Work item >>
Retype the lines from the one containing "1个月内宝宝益生菌吃多久(宝宝益生菌应该吃多久才合适?) 1个月内宝宝益生菌吃多久(宝宝益生菌应该吃多久才合适?)" through the last line of the entries below, exactly and in full, omitting every image.

(Items from a data source)
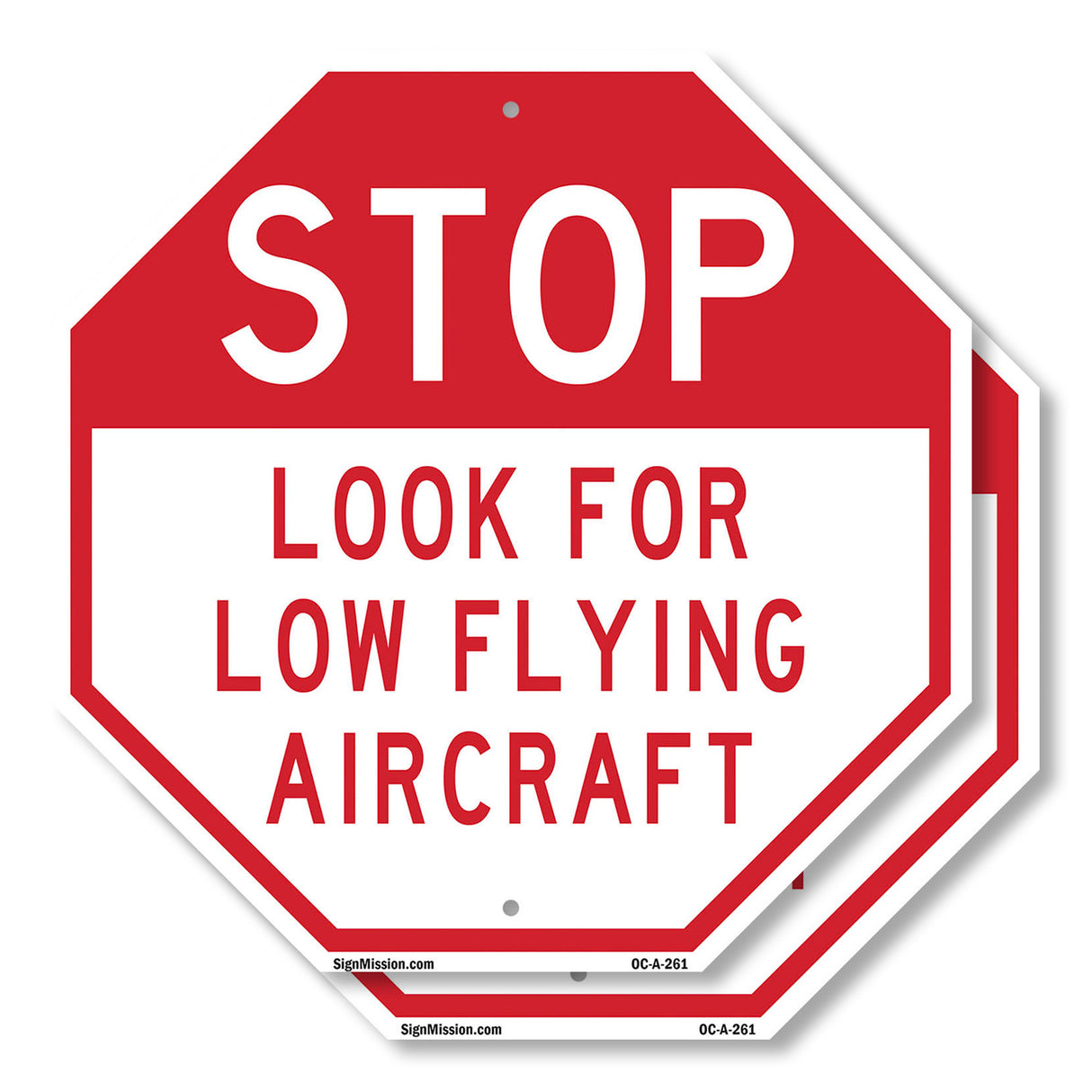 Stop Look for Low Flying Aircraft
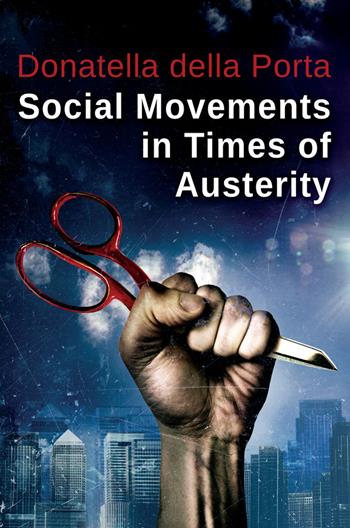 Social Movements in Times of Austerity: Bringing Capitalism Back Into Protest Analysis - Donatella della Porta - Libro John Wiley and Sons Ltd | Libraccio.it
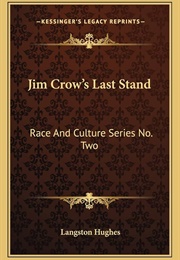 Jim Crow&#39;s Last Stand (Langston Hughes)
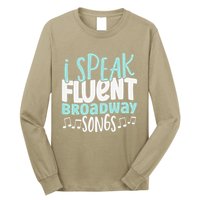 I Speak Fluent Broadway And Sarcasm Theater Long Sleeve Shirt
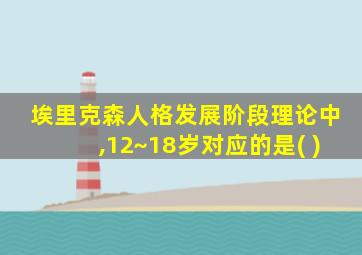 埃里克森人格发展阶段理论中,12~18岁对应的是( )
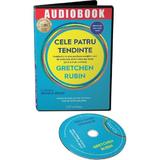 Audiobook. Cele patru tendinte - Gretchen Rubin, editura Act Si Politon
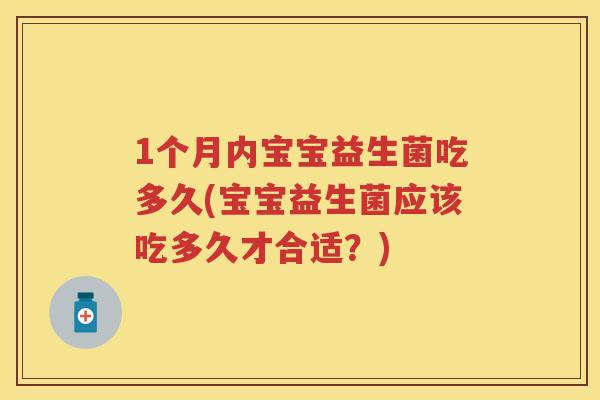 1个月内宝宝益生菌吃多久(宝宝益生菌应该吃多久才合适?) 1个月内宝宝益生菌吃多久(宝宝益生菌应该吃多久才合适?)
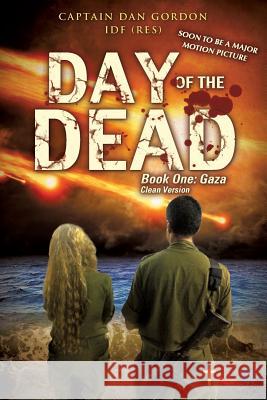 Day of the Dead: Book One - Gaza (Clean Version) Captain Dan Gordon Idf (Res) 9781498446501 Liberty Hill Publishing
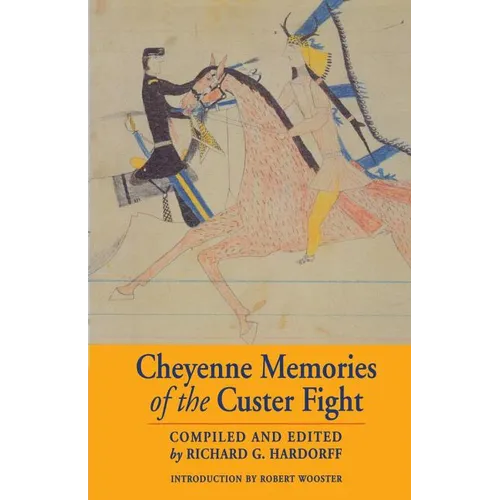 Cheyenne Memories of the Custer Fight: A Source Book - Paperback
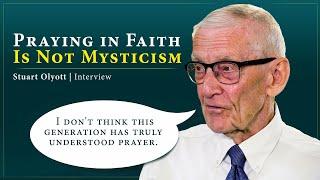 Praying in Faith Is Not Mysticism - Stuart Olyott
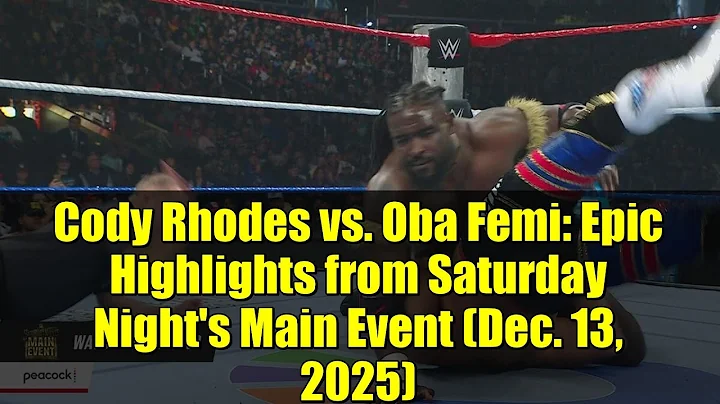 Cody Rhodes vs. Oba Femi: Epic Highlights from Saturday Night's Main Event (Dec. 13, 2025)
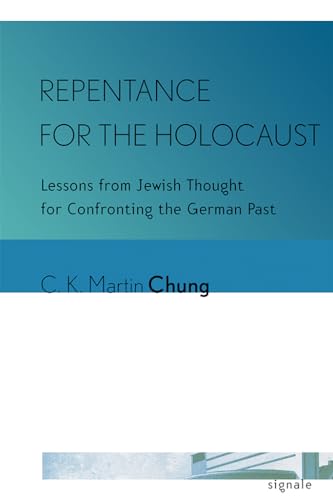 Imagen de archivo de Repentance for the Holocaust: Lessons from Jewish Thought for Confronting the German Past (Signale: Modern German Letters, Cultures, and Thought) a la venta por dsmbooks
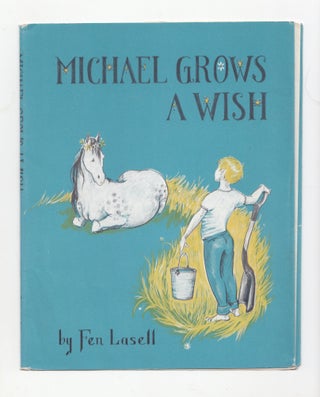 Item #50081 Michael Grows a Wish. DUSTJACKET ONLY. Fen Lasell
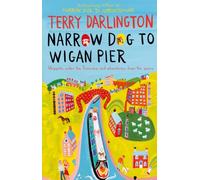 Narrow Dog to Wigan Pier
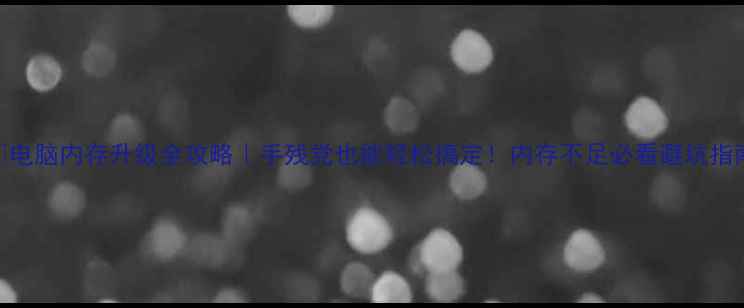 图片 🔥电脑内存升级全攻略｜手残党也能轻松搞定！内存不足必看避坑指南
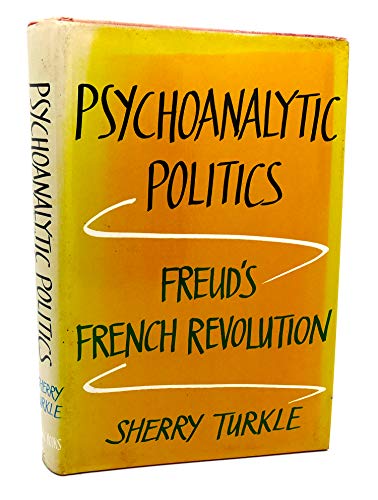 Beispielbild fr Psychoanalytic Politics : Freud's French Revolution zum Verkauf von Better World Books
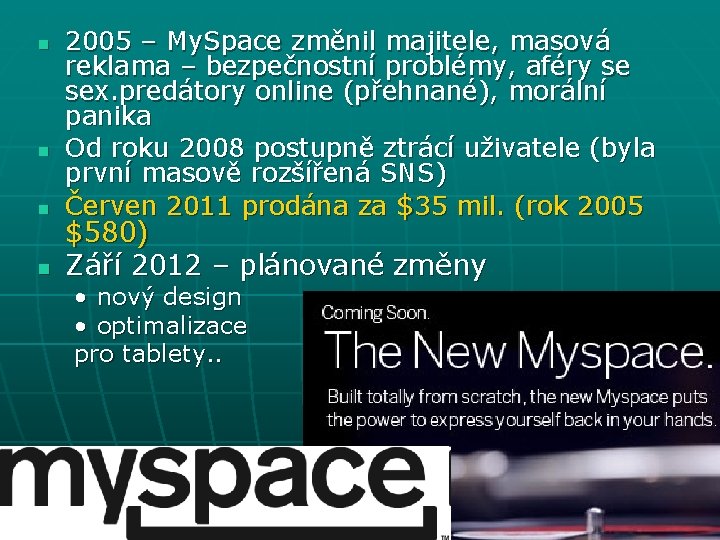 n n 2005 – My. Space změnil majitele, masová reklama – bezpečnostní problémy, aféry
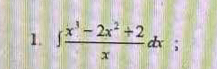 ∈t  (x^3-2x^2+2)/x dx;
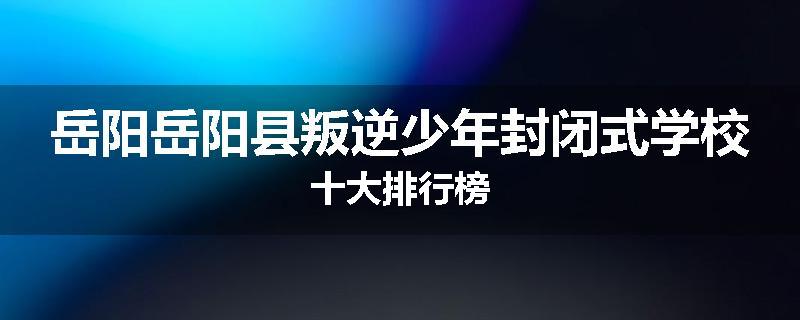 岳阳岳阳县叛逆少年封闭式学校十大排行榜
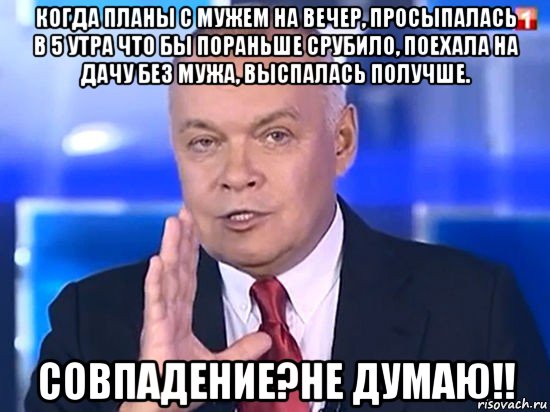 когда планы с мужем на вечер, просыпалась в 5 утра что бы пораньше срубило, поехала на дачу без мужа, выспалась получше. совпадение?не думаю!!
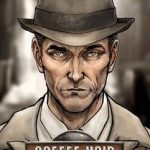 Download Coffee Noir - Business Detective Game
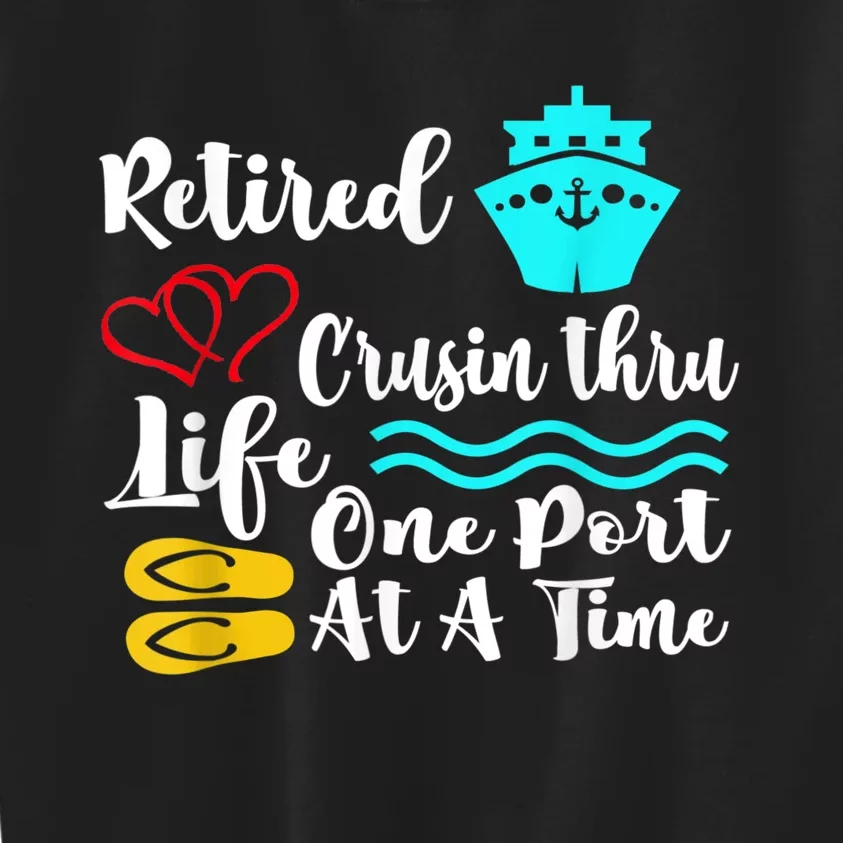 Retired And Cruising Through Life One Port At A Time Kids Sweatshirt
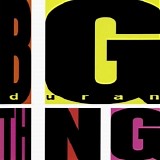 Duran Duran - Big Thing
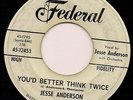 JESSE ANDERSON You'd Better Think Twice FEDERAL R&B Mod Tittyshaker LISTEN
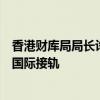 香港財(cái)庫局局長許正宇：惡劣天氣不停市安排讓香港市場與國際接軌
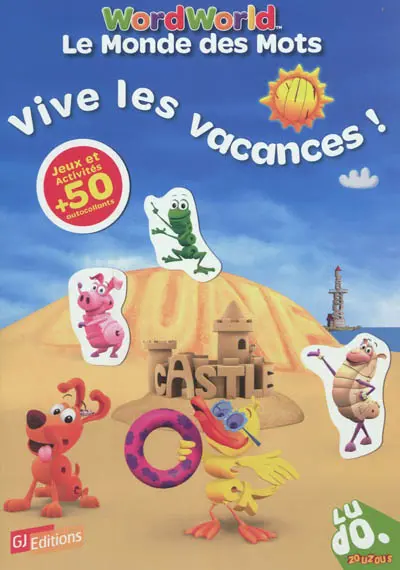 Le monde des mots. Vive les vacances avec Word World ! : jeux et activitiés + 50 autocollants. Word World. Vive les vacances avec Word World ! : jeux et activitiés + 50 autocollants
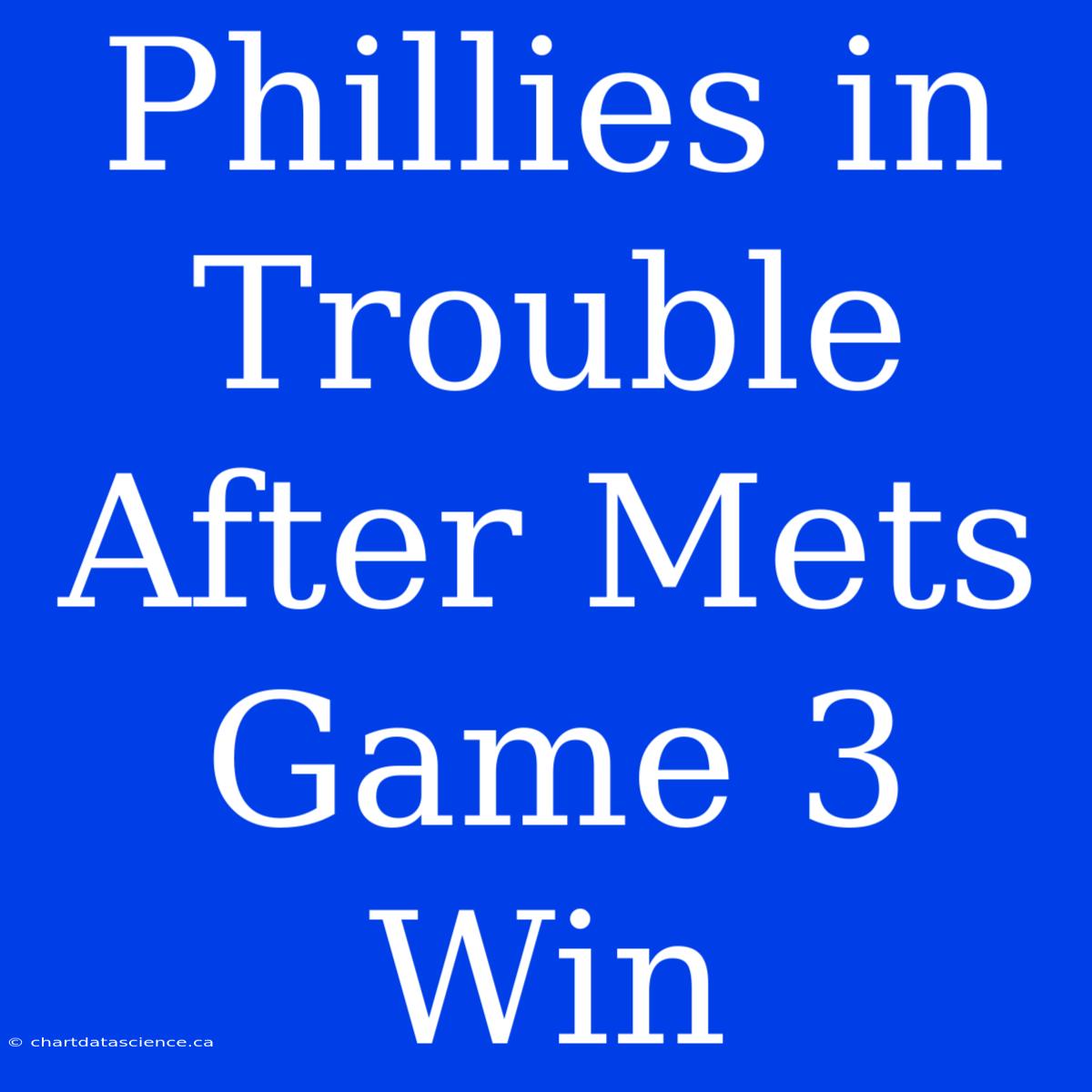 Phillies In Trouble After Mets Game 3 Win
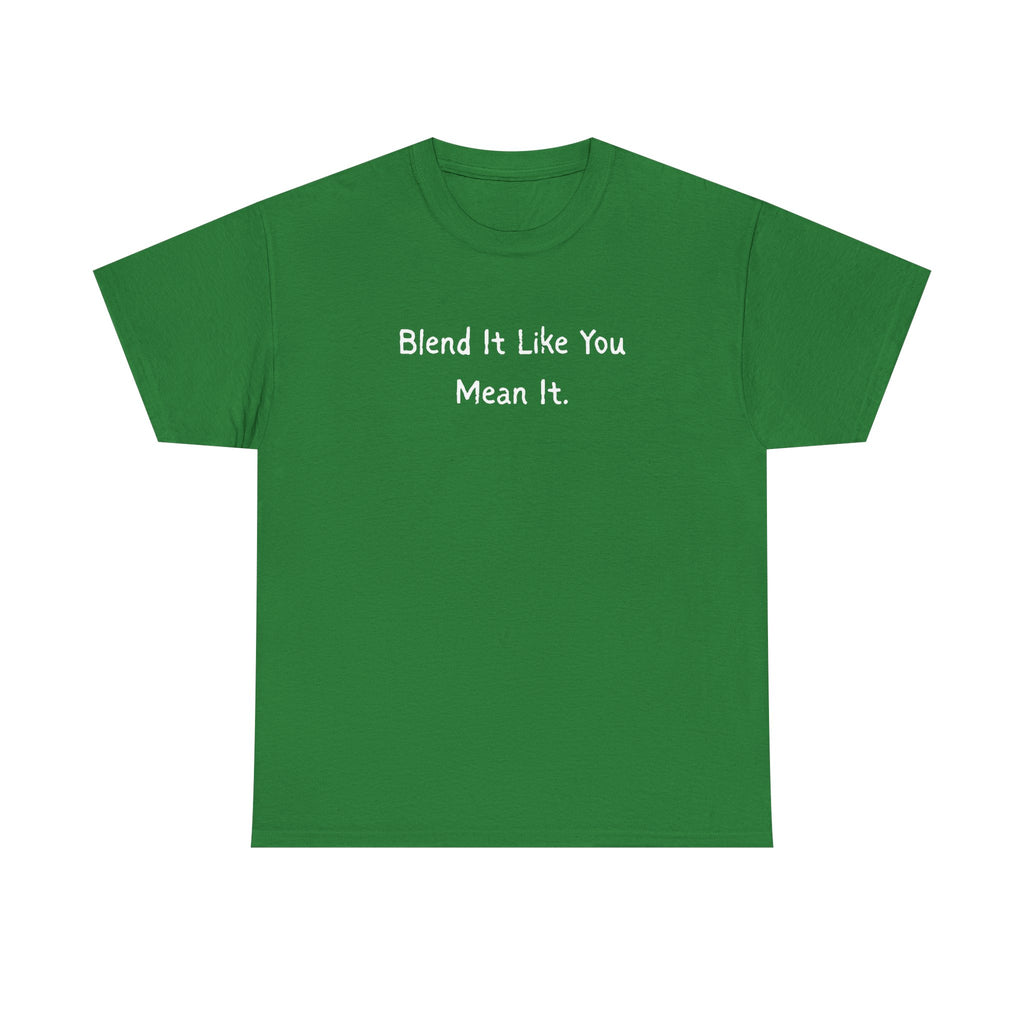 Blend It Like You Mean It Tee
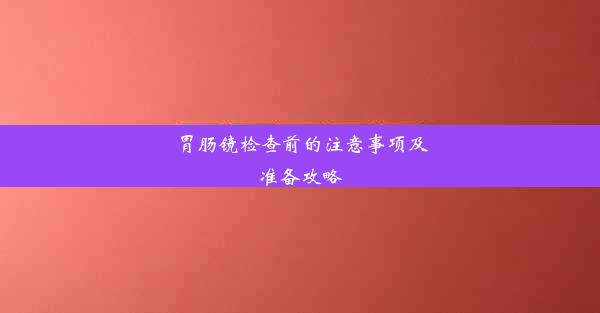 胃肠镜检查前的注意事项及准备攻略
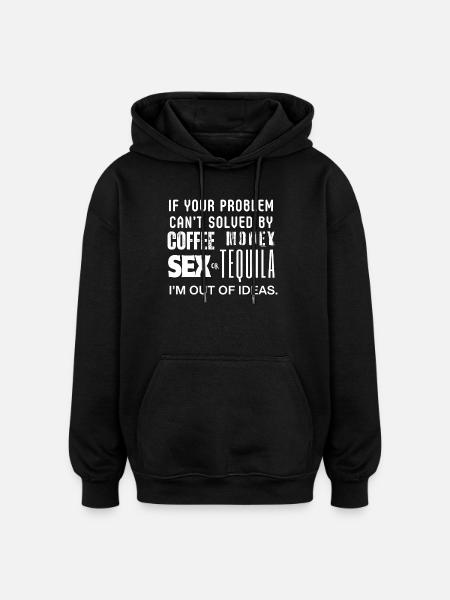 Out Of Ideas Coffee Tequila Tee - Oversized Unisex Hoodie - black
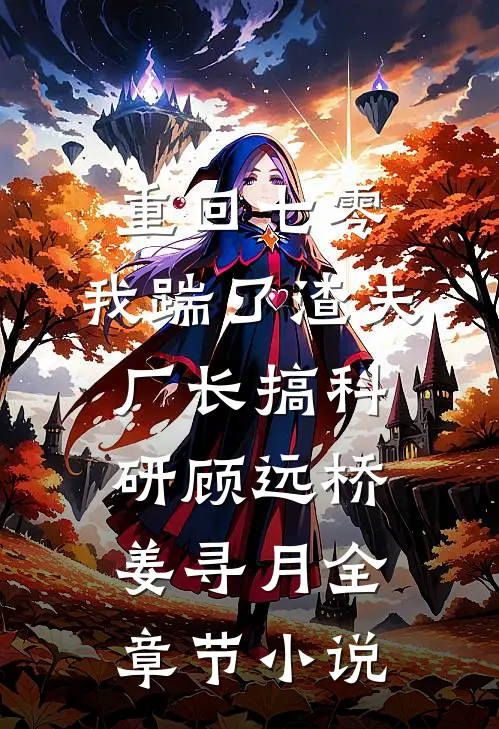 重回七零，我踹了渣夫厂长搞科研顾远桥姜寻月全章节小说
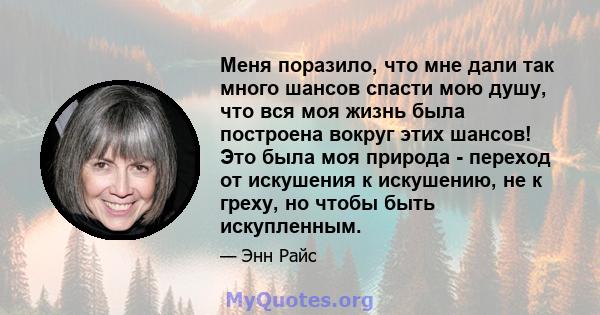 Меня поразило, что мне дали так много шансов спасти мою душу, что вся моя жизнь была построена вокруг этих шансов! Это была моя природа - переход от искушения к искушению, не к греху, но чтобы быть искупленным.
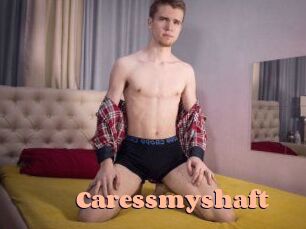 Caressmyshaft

Answer to the problem >>
 1个月内宝宝益生菌吃多久(宝宝益生菌应该吃多久才合适?) 1个月内宝宝益生菌吃多久(宝宝益生菌应该吃多久才合适?)
 Day of the Dead: Book One - Gaza (Clean Version) Captain Dan Gordon Idf (Res) 9781498446501 Liberty Hill Publishing
 Cheyenne Memories of the Custer Fight: A Source Book - Paperback
 Praying in Faith Is Not Mysticism - Stuart Olyott
 Cody Rhodes vs. Oba Femi: Epic Highlights from Saturday Night's Main Event (Dec. 13, 2025)
 Imagen de archivo de Repentance for the Holocaust: Lessons from Jewish Thought for Confronting the German Past (Signale: Modern German Letters, Cultures, and Thought) a la venta por dsmbooks
 Item #50081 Michael Grows a Wish. DUSTJACKET ONLY. Fen Lasell
 Narrow Dog to Wigan Pier
 图片 🔥电脑内存升级全攻略｜手残党也能轻松搞定！内存不足必看避坑指南
 Beispielbild fr Psychoanalytic Politics : Freud's French Revolution zum Verkauf von Better World Books
 n n 2005 – My. Space změnil majitele, masová reklama – bezpečnostní problémy, aféry
 ∈t  (x^3-2x^2+2)/x dx;
 岳阳岳阳县叛逆少年封闭式学校十大排行榜
 когда планы с мужем на вечер, просыпалась в 5 утра что бы пораньше срубило, поехала на дачу без мужа, выспалась получше. совпадение?не думаю!!
 Download Coffee Noir - Business Detective Game
 Retired And Cruising Through Life One Port At A Time Kids Sweatshirt
 Duran Duran - Big Thing
 JESSE ANDERSON You'd Better Think Twice FEDERAL R&B Mod Tittyshaker LISTEN
 香港財(cái)庫局局長許正宇：惡劣天氣不停市安排讓香港市場與國際接軌
 Le monde des mots. Vive les vacances avec Word World ! : jeux et activitiés + 50 autocollants. Word World. Vive les vacances avec Word World ! : jeux et activitiés + 50 autocollants
 Phillies In Trouble After Mets Game 3 Win
 Blend It Like You Mean It Tee
 胃肠镜检查前的注意事项及准备攻略
 Out Of Ideas Coffee Tequila Tee - Oversized Unisex Hoodie - black
 重回七零，我踹了渣夫厂长搞科研顾远桥姜寻月全章节小说
 Меня поразило, что мне дали так много шансов спасти мою душу, что вся моя жизнь была построена вокруг этих шансов! Это была моя природа - переход от искушения к искушению, не к греху, но чтобы быть искупленным.
 Caressmyshaft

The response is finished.